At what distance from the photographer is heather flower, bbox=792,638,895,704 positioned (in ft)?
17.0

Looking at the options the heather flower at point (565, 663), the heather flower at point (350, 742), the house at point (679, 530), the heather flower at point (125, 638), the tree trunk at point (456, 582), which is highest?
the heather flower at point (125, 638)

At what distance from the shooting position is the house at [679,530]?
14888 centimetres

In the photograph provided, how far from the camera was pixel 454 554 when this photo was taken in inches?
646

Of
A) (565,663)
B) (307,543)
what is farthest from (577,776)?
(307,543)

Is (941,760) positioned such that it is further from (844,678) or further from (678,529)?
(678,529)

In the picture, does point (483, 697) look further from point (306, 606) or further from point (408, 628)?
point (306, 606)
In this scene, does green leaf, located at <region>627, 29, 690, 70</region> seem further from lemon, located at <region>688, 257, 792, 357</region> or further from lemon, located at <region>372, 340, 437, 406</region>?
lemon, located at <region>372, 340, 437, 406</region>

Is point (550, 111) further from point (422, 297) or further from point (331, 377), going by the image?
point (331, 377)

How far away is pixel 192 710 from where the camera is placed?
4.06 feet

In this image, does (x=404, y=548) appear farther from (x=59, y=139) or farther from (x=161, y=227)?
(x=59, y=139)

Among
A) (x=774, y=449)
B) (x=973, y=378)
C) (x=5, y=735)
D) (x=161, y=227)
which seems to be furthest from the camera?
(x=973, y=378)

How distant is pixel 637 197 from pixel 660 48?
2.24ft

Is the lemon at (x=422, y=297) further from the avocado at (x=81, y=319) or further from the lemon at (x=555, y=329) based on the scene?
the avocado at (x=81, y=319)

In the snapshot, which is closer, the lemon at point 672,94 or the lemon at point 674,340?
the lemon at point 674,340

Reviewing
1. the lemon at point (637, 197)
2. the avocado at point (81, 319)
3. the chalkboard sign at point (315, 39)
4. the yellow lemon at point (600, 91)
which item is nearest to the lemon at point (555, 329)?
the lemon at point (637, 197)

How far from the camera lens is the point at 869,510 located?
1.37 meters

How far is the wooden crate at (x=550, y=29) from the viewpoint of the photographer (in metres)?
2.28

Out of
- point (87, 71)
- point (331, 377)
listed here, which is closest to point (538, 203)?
|---|
### [Exercise directions]
Write the data back out verbatim.

### [Response to this exercise]
At what distance from the photographer is heather flower, bbox=792,638,895,704 positioned (in ft)?
17.0

Looking at the options the heather flower at point (565, 663), the heather flower at point (350, 742), the house at point (679, 530), the heather flower at point (125, 638), the tree trunk at point (456, 582), which is highest?
the heather flower at point (125, 638)

At what distance from the shooting position is the house at [679,530]?
14888 centimetres

In the photograph provided, how far from the camera was pixel 454 554 when this photo was taken in inches?
646

Of
A) (565,663)
B) (307,543)
what is farthest from (577,776)?
(307,543)

Is (941,760) positioned such that it is further from (844,678) or further from (678,529)?
(678,529)

In the picture, does point (483, 697) look further from point (306, 606) or further from point (408, 628)?
point (306, 606)
In this scene, does green leaf, located at <region>627, 29, 690, 70</region> seem further from lemon, located at <region>688, 257, 792, 357</region> or further from lemon, located at <region>372, 340, 437, 406</region>?
lemon, located at <region>372, 340, 437, 406</region>

Is point (550, 111) further from point (422, 297) or further from point (331, 377), going by the image?
point (331, 377)

How far away is pixel 192 710 from where the camera is placed?
4.06 feet

In this image, does (x=404, y=548) appear farther from (x=59, y=139) or farther from (x=161, y=227)?
(x=59, y=139)

Among
A) (x=774, y=449)
B) (x=973, y=378)
C) (x=5, y=735)
D) (x=161, y=227)
which seems to be furthest from the camera?
(x=973, y=378)

How distant is pixel 637 197 from pixel 660 48?
2.24ft

Is the lemon at (x=422, y=297) further from the avocado at (x=81, y=319) or further from the lemon at (x=555, y=329) based on the scene?
the avocado at (x=81, y=319)

In the snapshot, which is closer, the lemon at point 672,94 or the lemon at point 674,340?
the lemon at point 674,340

Reviewing
1. the lemon at point (637, 197)
2. the avocado at point (81, 319)
3. the chalkboard sign at point (315, 39)
4. the yellow lemon at point (600, 91)
which item is nearest to the lemon at point (555, 329)?
the lemon at point (637, 197)

How far from the camera lens is the point at 869,510 located?
1.37 meters

How far is the wooden crate at (x=550, y=29) from the viewpoint of the photographer (in metres)?
2.28

Out of
- point (87, 71)
- point (331, 377)
listed here, which is closest to point (538, 203)?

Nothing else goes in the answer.